**Direction 1**:
In the news excerpt about Orrin Hatch, edit the passage starting with "Politicians are notorious" and going on through "Clinton’s judicial nominees.", swapping "influential jobs" for "powerful positions".
**Direction 2**:
Can you condense the paragraph of the news excerpt about Orrin Hatch that begins "Thomas Jipping, an activist and legal scholar" while keeping its main facts?
**Direction 3**:
Answer these questions from the news excerpt about Orrin Hatch:
(a) Which state does Orrin Hatch represent?
(b) During the Clinton years, what did Jipping frequently urge Hatch to do?
(c) What do both Hatch and Jipping now say about Jipping's earlier criticism of the Judiciary chairman?

Politicians are notorious for rewarding their friends with political appointments and influential jobs, but Senate Judiciary Chairman Orrin Hatch (R-Utah) has taken a different tack by hiring a former foe of his handling of then-President Bill Clinton’s judicial nominees.

Thomas Jipping, an activist and legal scholar, said he started working as a “counselor” on judicial nominees and other legal matters in Hatch’s personal office last week — following a long nonprofit career in which he routinely took Hatch to task in editorials and other news articles for being weak-kneed in the battle against what he called “activist judges.”

Ironically, in the Clinton years, Jipping frequently urged Hatch to block the Democratic president’s judicial nominees. With President Bush now in office, Senate Republicans are now routinely criticizing Democrats for trying to “obstruct” nominees.

Both Hatch and Jipping, meanwhile, say his previously strident criticism of the Judiciary chairman is now water under bridge. But his well-known conservative screeds against other Republican leaders are likely to make Jipping tread lightly in the halls of the Capitol.

A block of data:
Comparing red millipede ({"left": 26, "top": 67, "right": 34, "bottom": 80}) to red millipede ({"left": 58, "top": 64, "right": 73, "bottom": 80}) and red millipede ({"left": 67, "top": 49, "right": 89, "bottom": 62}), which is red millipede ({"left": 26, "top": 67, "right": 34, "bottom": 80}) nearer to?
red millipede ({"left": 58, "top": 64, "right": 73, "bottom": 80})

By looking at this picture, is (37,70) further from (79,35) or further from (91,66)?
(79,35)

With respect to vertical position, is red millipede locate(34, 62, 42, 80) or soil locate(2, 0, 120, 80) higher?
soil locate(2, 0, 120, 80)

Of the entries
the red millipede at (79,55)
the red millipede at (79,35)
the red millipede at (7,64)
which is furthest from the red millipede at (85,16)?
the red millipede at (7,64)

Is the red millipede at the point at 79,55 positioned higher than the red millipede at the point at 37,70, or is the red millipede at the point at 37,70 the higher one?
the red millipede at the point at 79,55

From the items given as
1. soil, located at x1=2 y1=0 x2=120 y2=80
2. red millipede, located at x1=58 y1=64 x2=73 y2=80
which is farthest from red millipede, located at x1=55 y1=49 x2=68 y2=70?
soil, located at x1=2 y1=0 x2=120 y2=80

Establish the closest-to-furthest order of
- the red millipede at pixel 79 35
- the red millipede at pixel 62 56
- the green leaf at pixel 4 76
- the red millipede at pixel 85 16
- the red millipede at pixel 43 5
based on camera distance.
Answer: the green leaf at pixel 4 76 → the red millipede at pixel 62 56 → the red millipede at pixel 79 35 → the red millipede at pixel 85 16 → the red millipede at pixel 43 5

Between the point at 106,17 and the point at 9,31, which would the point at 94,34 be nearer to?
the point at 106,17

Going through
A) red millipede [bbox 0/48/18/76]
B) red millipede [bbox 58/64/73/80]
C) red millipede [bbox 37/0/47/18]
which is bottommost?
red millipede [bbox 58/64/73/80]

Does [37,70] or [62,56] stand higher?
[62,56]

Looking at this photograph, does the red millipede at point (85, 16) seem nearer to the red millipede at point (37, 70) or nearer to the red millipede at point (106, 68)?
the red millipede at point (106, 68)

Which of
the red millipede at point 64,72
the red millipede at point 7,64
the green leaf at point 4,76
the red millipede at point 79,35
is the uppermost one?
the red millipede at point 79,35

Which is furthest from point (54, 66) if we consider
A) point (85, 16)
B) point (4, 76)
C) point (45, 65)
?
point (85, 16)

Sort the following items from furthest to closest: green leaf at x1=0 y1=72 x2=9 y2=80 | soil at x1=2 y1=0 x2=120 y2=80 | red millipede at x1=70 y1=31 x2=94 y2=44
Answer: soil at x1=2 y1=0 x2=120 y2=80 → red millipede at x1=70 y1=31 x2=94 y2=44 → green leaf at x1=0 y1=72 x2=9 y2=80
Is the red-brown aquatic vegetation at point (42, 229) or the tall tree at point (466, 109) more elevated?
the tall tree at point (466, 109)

**Problem solution 1**:
Politicians are notorious for rewarding their friends with political appointments and powerful positions, but Senate Judiciary Chairman Orrin Hatch (R-Utah) has taken a different tack by hiring a former foe of his handling of then-President Bill Clinton’s judicial nominees.

**Problem solution 2**:
Thomas Jipping, an activist and legal scholar, said he started last week as a "counselor" on judicial nominees and other legal matters in Hatch's personal office. In his long nonprofit career, he had routinely criticized Hatch in editorials and news articles for being weak-kneed against what he called "activist judges."

**Problem solution 3**:
(a) Utah.
(b) To block the Democratic president's judicial nominees.
(c) That it is now water under the bridge.